◆ Provided text:
In Switzerland, the X-ray free-electron laser SwissFEL has now, for the first time, directed its strong light onto protein crystals and made their structures visible. The special characteristics of the X-ray laser enable completely novel experiments in which scientists can watch how proteins move and change their shape.
Less than two years after the X-ray free-electron laser SwissFEL started operations, PSI researchers, together with the Swiss company leadXpro, have successfully completed their first experiment using it to study biological molecules. With that, they have achieved another milestone before this new PSI large research facility becomes available for experiments, at the beginning of 2019, to all users from academia and industry. SwissFEL is one of only five facilities worldwide in which researchers can investigate biological processes in proteins or protein complexes with high-energy X-ray laser light.
“In the future, the extremely short X-ray light pulses of SwissFEL will allow us here at PSI to capture not only the structure of molecules, but also their movement”, says PSI physicist Karol Nass, who led the experiment. “That will enable us to observe and understand many biological processes from a completely different perspective.”
This opens new possibilities for pharmaceutical research in particular. Michael Hennig, CEO of the biotech company leadXpro, is convinced of that. The company, headquartered in Park innovaare at PSI, is investigating the structure of certain proteins that take on important functions in the cell membrane and are therefore suitable targets for drugs. That is why he has already, in this first biological experiment at the new SwissFEL facility, closely examined a membrane protein that plays an important role in cancers.

◆ Directions:
Answer these from the SwissFEL article:
(a) In how many facilities worldwide can researchers investigate biological processes in proteins with high-energy X-ray laser light?
(b) Who led the experiment?
(c) Where is leadXpro headquartered?

◆ Information supplied:
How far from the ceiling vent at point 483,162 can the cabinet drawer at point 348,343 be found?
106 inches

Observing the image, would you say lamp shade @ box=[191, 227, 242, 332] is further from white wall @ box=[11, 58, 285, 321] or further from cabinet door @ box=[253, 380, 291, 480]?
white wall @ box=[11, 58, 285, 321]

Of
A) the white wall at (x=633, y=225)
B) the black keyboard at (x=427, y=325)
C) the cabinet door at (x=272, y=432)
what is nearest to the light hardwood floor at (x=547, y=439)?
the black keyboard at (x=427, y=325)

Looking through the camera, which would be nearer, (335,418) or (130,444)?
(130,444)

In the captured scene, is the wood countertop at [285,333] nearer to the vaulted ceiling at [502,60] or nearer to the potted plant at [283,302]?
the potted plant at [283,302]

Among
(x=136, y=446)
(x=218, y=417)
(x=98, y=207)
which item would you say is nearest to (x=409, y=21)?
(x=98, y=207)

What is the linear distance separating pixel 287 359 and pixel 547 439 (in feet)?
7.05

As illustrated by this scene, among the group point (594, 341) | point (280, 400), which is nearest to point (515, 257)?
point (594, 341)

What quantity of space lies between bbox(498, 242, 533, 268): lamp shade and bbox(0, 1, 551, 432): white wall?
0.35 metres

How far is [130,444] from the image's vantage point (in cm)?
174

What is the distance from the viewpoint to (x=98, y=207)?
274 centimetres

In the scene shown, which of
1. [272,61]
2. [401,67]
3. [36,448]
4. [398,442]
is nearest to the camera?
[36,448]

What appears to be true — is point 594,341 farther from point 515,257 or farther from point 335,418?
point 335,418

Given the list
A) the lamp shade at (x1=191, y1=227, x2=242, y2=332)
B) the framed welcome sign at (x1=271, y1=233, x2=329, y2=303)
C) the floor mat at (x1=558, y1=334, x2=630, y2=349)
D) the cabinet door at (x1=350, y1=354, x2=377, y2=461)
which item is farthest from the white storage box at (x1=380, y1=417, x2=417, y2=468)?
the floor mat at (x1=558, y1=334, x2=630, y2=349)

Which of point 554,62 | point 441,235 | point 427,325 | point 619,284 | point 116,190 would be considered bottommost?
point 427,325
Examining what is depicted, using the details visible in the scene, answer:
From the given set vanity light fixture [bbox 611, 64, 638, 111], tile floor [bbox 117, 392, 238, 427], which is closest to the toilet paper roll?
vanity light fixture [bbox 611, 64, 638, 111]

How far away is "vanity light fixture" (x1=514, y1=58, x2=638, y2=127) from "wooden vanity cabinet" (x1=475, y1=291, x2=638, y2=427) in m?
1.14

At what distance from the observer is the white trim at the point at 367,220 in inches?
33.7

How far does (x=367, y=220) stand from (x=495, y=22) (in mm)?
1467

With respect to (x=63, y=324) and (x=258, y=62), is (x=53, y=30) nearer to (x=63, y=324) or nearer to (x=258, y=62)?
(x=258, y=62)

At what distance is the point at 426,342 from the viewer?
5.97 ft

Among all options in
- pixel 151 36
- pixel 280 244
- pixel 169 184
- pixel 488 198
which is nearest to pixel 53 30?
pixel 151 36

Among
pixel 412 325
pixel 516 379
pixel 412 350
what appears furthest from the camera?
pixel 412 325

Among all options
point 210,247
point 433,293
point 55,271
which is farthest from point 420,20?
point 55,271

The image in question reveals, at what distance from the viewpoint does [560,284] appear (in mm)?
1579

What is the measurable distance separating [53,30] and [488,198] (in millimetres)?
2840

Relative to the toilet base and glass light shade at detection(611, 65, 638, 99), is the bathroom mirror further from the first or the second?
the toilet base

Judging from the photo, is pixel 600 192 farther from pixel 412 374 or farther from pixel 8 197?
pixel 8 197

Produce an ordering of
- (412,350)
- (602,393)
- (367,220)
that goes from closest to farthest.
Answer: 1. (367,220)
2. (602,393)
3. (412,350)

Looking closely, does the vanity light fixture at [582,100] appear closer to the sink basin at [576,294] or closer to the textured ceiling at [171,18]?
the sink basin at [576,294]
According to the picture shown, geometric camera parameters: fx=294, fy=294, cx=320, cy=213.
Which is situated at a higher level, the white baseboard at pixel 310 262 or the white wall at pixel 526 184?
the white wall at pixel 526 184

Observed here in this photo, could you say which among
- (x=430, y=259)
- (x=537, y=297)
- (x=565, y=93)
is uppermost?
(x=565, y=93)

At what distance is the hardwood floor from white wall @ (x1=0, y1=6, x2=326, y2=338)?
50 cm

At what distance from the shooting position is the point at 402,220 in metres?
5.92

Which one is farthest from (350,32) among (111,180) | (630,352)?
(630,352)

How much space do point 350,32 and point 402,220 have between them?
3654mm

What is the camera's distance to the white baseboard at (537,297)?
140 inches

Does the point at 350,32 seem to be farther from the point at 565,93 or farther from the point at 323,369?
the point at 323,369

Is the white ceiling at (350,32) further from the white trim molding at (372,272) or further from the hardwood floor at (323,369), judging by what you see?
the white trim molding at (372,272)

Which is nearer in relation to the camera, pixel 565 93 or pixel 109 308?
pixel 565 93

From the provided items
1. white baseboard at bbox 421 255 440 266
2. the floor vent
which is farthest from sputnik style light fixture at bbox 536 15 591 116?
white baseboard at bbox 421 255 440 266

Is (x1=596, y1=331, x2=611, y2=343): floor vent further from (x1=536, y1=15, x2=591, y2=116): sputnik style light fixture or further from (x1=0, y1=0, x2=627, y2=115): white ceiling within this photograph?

◆ Answer to this exercise:
(a) Five
(b) PSI physicist Karol Nass
(c) In Park innovaare at PSI